One of the key technologies for the Munster site is a dehumidifier, as working with lithium can be dangerous. The metal is very sensitive to water, which in the case of the assembling battery cells, means moisture in the air. That leads to the need for dehumidifiers to reduce the water content in the air, otherwise known as the dew point. It also impacts on the design of the assembly line, with a need for micro-environments with super-dry air with a dew point of -42.5 ºC.
For example, a micro-environment might be specified for up to four people to work in. Adding two more people, perhaps to speed up production, can increase the dew point in the room to a level where it become dangerous. Increasing the amount of automation, thus reducing the need for human workers, helps to keep the environment more stable.
Achieving that ultra-dry air is a major engineering challenge. This is important, because up to 40-50% of the energy required to manufacture a battery is needed to dry the air.
The airstream to be dried is cooled down to nominal dew point temperatures before it flows through a layer of fibre fleece in a rotor turning at 2000 rpm. The rotor has a structure of bonded silica gel and metal silicate to capture the moisture from the air, which is dehumidified to the required dew point. In all, the airstream is dehumidified three times using three rotors before entering the dry room.
The first two rotors dry the air, then more air is mixed in between the second and third rotors. This process makes it quicker to reach low dew points with higher safety margins. The low-temperature dry air needs almost no post-cooling before entering the dry room, making the system more efficient.
The ultra-dry air circulates in the dry room before it is mixed up with an airstream with similar humidity which is more efficient than mixing it with humid air from the outside. A counterflow removes the moisture adsorbed by the silica gel by means of hot regeneration air.
The system provides continuous dehumidification with dew point temperatures of between -40 and -70 ºC, and can be achieved using a nominal regeneration temperatures of between 80 and 90 ºC. Each rotor can run at a low temperature, making the system more energy-efficient and sustainable, but the rotors have a peak operating temperature of 180 ºC, giving some headroom if more dehumidification is required.
Using three rotors makes the dehumidifier more expensive but it means that operators can use hot water rather than gas heaters as a heat source. The system is being used at sites in Germany and Norway, and has been shown to reduce energy usage by 92%.
In Norway, a three-rotor system is used at a factory in Forus that produces a carbon cathode. For the dry production space, the dew point requirement is -52 ºC, and the 165 sq m room is dimensioned for a given number of people, more than in usual facilities as prototype production is done manually to test the technology.
Having more people in the room means more humidity. A typical person emits about 120 g of moisture per hour, so putting another person in the room can ruin the dew point calculation. For example, the room’s -52 ºC dew point is set for four people, using 90 ºC regeneration. Sometimes though, six people are needed in the dry room at that dew point, so the system has to turn up the regeneration temperature to about 130 ºC.

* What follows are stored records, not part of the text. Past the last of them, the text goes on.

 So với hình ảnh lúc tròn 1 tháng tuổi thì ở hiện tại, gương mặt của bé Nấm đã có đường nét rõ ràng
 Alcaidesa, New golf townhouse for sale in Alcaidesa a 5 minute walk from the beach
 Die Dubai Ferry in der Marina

Elsewhere, in Germany, a pilot battery cell plant for a car maker uses 10 individual rooms, some of which have different drying conditions. In all, the rooms cover an area of about 3000 m2, and each area is air-conditioned separately. By dividing the production into separate rooms, the individual climate conditions and humidity for the respective process steps can be precisely regulated at every point.
In addition to humidity and air conditioning, air purity also plays an important role in ensuring the quality of the battery cells. For maximum process reliability, the car maker’s system is planned in such a way as to minimise the active leakage with the air injected via fine filters.

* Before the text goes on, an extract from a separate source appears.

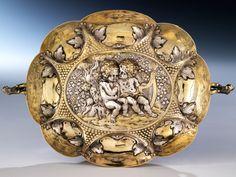 Durchmesser: 26,5 cm. Gewicht: 290 g. Neben einer der Handhaben punziert: Augsburger Beschau, Meistermarke H. Ch. Mehrer I. Augsburg, 17. Jahrhundert. Silber,...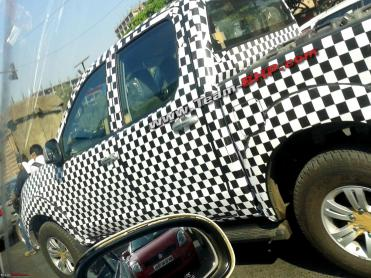 SCOOP! Chinese Foton Tunland (Pick-Up) caught testing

Constructing these rooms is a skill. The adsorption dryers with individually dimensioned rotors are installed directly above the drying rooms as well as in a technology annexe, and reliably ensure the air is prepared for the respective process steps with dew points down to -70 ºC as required.
The temperature headroom of the three-rotor system means the dehumidifier can be designed for the size of a room, which is key for fitting larger equipment such as roll-to-roll systems as more of the process is automated.
Also in Germany is the LoCoTroP project, which is developing technology for coating battery electrodes in a dry process. This will significantly cut production costs by eliminating the solvents without impairing electrochemical performance. The dry-mixing process makes it possible to produce specific powder mixtures for anodes as well as cathodes.
That has helped the development of an electrostatic dry-coating process. Initially this was initially studied on laboratory scale on electrodes coated on one side and then transferred to a pilot plant for anode mass production using a roll-to-roll system. In this process, the collector is directly coated with active materials that are then fixed thermo-mechanically onto it without the need for additional transfer steps, allowing more automation for the assembly of the cells and faster throughput.
The increasing use of industrial robots to assemble cells and packs also raises the need for protection against contamination. To that end, a protective cover has been patented for dynamic automation components such as a robot ready for ultra-clean production.
The cover consists of a permeable, moveable and multi-layered textile, which is modelled on human skin in its properties. Depending on the application, two or more layers can be used, with each layer separated by a spacer.
In the gap between them, air can be removed, removing particles originating from the environment or from the automation component, while disinfectant can also be inserted into the gap. The cover can be changed in about an hour and can be reused after decontamination.
The layers are also equipped with sensors that continuously measure parameters such as particle concentration, chemical contamination, pressure and humidity. Machine learning algorithms evaluate this sensor data and enable predictive maintenance.
Battery pack assembly
One of the first fully automated battery module assembly systems uses robot arms to produce around 300,000 modules a year, mainly for use in EVs.
The production line uses a newly developed modular design in order to be able to react quickly and easily to customer requirements. The aim is to be able to serve smaller customers with a finalised product as well as established companies with an individual solution.
The line is divided into four main areas. In the first section, the battery cells are tested and prepared for assembly.
In the second, a so-called raw module is produced by combining multiple cells, which are combined into a stack in a ‘merging device’. The stack is pressed together with pressure plates at the ends of the stack, and the end plates are placed at the sides of the battery cells.
Using a laser system and laser optics guided by an industrial robot, the end plates are welded to the pressure plates, thus completing the raw module. Depending on requirements, 12 to 24 cells can be joined together to form a battery module.
In the third section, the battery modules are electrically connected and measured. For this, the cell contacting system is put on and welded to the contacts of each cell.
The particular challenges here are the very tight component and joining tolerances, as well as the special requirements for laser contact welding, because a large contact area must be reliably produced with minimal heat input. Laser welding technology offers the advantage of being contact-free and force-free, and it is fast, precise, wear-free and easy to control. The laser optics ensure an optimum contact result, which allows the geometry of the welding seams to be designed flexibly.
In the fourth section, an automated electrical and mechanical end-of-line test of the battery modules takes place. Among other things, the insulation values are tested for a voltage resistance of up to 5 kV. The test ensures that people and objects are protected from electrical flashovers and leakage currents.
The battery housing is then covered with a heat-sealed lid to make the battery module safe to touch and protect it from dust. Finally, a Data Matrix code is lasered onto the battery module, which allows the battery module to be uniquely identified.
Using industrial robot arms allows battery modules of various sizes to be produced in PHEV2 format. In addition, the way in which the individual battery cells are interconnected in a module can be varied.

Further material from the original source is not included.